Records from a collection
>>

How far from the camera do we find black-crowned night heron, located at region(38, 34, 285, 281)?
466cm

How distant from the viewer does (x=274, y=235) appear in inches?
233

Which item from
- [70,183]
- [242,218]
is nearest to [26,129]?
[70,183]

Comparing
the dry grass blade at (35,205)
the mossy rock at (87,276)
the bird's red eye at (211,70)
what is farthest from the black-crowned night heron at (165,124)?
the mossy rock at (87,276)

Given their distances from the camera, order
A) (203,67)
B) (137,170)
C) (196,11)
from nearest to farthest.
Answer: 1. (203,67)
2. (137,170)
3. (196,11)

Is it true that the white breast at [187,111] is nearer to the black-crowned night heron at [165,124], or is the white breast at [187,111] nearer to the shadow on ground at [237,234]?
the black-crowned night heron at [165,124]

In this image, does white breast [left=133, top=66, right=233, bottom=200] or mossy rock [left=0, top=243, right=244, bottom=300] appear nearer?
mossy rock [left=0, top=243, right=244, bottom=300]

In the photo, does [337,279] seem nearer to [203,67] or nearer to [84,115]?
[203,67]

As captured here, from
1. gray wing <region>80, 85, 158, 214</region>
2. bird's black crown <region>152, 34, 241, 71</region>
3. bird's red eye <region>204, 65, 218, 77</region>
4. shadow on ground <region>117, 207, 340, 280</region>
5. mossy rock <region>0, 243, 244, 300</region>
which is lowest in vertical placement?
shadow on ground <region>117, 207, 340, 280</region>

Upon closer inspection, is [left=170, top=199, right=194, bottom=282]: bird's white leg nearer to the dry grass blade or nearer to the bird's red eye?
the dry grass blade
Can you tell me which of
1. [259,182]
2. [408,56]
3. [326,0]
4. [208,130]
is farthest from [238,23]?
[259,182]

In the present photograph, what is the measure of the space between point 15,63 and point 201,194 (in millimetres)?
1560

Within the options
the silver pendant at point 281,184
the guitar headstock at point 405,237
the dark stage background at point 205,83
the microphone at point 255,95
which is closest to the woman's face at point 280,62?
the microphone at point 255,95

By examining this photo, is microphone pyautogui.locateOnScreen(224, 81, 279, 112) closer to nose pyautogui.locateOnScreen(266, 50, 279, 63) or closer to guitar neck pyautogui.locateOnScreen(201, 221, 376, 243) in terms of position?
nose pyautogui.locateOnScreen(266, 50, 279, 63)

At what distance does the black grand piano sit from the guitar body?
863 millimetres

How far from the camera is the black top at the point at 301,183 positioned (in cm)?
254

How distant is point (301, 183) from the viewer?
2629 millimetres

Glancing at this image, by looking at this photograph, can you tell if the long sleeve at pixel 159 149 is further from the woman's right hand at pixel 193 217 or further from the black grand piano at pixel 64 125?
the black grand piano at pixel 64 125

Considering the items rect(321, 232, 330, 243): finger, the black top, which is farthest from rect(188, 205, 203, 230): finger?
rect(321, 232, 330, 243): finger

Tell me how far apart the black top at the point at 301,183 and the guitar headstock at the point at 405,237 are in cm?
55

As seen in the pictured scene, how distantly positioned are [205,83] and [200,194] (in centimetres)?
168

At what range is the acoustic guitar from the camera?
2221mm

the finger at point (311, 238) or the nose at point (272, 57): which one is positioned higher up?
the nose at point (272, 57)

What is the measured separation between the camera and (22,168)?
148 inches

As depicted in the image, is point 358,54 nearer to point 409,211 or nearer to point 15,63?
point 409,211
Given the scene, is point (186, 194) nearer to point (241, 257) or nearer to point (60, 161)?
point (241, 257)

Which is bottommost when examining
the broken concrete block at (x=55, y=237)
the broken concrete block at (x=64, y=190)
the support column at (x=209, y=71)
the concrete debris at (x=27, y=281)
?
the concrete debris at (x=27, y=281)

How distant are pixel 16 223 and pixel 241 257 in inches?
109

<<
>>

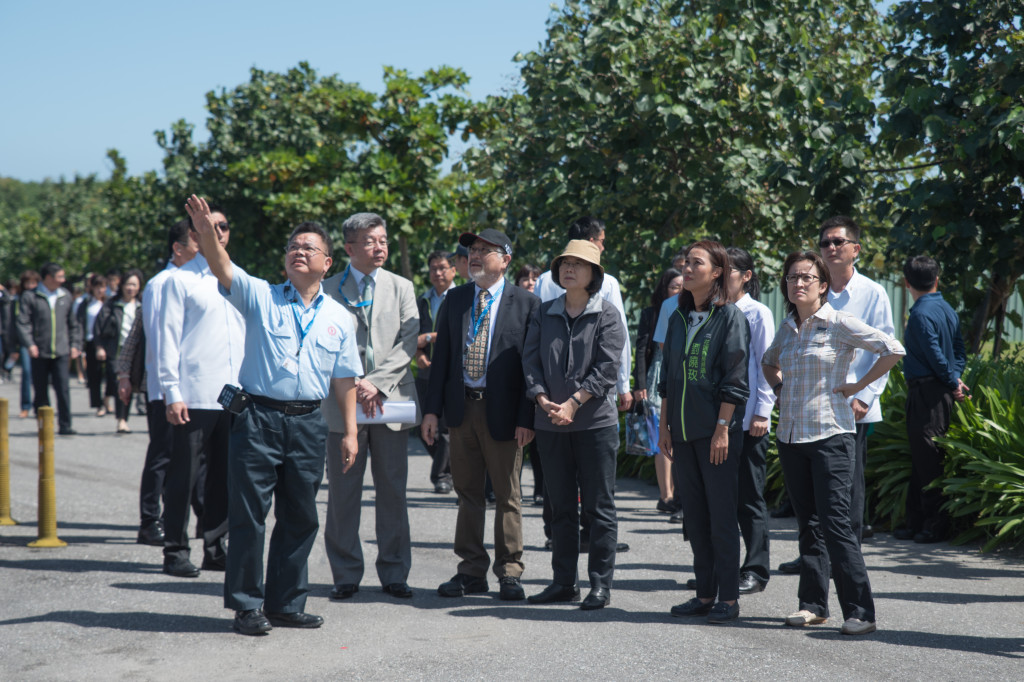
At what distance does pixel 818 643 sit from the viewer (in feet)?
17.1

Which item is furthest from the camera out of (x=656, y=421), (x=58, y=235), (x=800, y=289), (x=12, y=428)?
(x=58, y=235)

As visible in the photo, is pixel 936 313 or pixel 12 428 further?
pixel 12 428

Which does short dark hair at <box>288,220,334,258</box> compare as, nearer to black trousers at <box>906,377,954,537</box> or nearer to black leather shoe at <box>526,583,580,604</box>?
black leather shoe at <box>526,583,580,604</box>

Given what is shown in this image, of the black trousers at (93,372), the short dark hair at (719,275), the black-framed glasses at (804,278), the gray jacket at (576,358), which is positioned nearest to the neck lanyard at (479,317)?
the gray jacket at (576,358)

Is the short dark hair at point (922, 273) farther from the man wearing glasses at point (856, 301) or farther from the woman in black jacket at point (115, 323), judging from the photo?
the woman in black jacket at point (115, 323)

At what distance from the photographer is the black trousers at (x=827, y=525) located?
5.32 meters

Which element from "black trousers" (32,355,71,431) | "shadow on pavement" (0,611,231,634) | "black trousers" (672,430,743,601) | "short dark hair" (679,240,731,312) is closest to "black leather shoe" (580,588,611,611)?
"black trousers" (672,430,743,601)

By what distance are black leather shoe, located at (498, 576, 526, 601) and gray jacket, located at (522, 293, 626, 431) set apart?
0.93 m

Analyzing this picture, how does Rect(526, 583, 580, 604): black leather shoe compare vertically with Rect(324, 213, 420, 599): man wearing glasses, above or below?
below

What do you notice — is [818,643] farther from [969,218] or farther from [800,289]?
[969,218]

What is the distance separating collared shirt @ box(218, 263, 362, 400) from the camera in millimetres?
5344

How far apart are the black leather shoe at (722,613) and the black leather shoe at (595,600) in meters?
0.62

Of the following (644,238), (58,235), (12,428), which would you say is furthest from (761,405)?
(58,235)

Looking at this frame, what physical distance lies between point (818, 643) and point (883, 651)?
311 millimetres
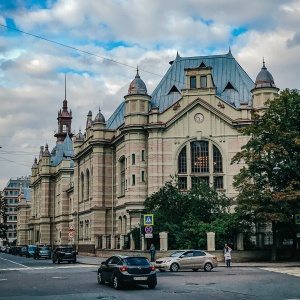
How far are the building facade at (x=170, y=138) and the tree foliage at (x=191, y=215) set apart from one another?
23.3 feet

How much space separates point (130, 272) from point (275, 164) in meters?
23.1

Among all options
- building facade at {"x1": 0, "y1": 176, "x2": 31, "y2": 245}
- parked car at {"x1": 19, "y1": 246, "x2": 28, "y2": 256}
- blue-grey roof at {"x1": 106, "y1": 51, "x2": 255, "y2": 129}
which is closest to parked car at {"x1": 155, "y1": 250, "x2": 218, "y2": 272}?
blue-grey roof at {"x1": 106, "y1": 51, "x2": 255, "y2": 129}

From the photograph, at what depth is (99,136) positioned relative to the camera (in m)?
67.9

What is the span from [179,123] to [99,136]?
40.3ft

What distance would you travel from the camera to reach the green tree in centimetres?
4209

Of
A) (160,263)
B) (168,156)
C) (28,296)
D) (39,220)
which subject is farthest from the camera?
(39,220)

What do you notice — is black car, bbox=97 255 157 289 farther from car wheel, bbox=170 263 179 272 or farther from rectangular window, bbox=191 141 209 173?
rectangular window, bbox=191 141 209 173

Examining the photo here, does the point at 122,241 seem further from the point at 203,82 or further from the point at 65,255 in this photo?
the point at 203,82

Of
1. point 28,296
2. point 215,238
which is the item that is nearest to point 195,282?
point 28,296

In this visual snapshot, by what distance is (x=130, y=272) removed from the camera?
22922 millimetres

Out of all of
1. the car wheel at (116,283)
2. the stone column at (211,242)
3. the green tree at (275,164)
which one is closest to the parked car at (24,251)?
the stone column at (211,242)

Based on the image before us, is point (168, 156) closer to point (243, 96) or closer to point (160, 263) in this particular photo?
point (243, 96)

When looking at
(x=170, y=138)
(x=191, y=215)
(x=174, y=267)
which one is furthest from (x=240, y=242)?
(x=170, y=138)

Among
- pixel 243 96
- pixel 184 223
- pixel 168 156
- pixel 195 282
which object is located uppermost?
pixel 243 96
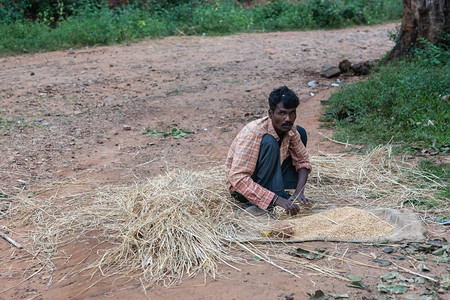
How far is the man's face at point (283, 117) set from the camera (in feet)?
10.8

<<
>>

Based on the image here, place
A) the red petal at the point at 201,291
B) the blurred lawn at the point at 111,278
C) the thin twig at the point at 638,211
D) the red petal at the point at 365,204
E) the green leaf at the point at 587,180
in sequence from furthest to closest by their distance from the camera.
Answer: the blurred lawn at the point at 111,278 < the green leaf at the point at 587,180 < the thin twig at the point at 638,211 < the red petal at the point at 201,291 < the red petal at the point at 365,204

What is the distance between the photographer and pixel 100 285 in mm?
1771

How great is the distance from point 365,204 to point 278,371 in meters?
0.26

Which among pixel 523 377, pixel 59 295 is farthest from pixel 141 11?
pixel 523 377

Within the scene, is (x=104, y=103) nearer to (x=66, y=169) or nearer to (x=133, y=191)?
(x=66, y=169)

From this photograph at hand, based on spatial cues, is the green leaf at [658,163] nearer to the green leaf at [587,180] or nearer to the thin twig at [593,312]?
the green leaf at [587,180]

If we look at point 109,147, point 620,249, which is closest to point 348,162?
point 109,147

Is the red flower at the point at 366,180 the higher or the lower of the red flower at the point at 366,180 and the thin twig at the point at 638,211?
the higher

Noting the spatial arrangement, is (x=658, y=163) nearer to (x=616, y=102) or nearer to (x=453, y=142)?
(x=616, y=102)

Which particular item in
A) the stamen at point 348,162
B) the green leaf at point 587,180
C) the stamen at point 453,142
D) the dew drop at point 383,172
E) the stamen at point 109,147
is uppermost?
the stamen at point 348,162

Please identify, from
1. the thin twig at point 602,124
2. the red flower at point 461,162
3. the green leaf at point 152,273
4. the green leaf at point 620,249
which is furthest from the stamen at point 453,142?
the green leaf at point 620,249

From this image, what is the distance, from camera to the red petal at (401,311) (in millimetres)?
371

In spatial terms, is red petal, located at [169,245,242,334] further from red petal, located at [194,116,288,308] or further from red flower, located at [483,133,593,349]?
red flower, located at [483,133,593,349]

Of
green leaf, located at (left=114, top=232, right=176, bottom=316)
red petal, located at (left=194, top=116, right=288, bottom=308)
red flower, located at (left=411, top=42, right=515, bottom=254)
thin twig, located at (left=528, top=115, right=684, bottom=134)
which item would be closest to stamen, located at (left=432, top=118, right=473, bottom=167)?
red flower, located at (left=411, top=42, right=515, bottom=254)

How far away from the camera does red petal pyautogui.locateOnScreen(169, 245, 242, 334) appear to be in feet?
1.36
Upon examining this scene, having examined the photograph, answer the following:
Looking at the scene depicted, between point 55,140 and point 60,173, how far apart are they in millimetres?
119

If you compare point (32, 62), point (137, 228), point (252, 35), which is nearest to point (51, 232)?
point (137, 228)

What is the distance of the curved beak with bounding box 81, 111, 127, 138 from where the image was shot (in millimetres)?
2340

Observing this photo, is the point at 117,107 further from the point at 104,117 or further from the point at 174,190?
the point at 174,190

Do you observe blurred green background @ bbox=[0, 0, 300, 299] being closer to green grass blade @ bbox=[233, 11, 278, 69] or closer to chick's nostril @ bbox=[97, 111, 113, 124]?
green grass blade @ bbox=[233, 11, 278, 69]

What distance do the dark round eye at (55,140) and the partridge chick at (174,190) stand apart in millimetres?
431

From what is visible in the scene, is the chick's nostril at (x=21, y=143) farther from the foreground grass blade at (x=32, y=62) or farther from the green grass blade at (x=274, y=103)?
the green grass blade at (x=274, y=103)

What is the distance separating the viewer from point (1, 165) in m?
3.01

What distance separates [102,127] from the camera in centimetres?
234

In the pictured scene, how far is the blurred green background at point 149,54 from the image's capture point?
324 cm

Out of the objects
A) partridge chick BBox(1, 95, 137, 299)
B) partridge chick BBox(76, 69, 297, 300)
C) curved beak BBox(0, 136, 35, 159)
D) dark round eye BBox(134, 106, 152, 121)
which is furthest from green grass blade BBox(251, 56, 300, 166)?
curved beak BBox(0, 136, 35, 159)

<<

WRITTEN EXERCISE: Extract the lines above, running from the one that contains "How far from the camera do" down to the one that contains "3. (196,11)", with both included, and reproduce them verbatim.

SOLVED PROBLEM:
How far from the camera do we find black-crowned night heron, located at region(38, 34, 285, 281)?
466cm

How distant from the viewer does (x=274, y=235) appear in inches?
233

Which item from
- [70,183]
- [242,218]
is nearest to [26,129]?
[70,183]

Comparing
the dry grass blade at (35,205)
the mossy rock at (87,276)
the bird's red eye at (211,70)
what is farthest from the black-crowned night heron at (165,124)?
the mossy rock at (87,276)

Given their distances from the camera, order
A) (203,67)
B) (137,170)
C) (196,11)
from nearest to farthest.
Answer: 1. (203,67)
2. (137,170)
3. (196,11)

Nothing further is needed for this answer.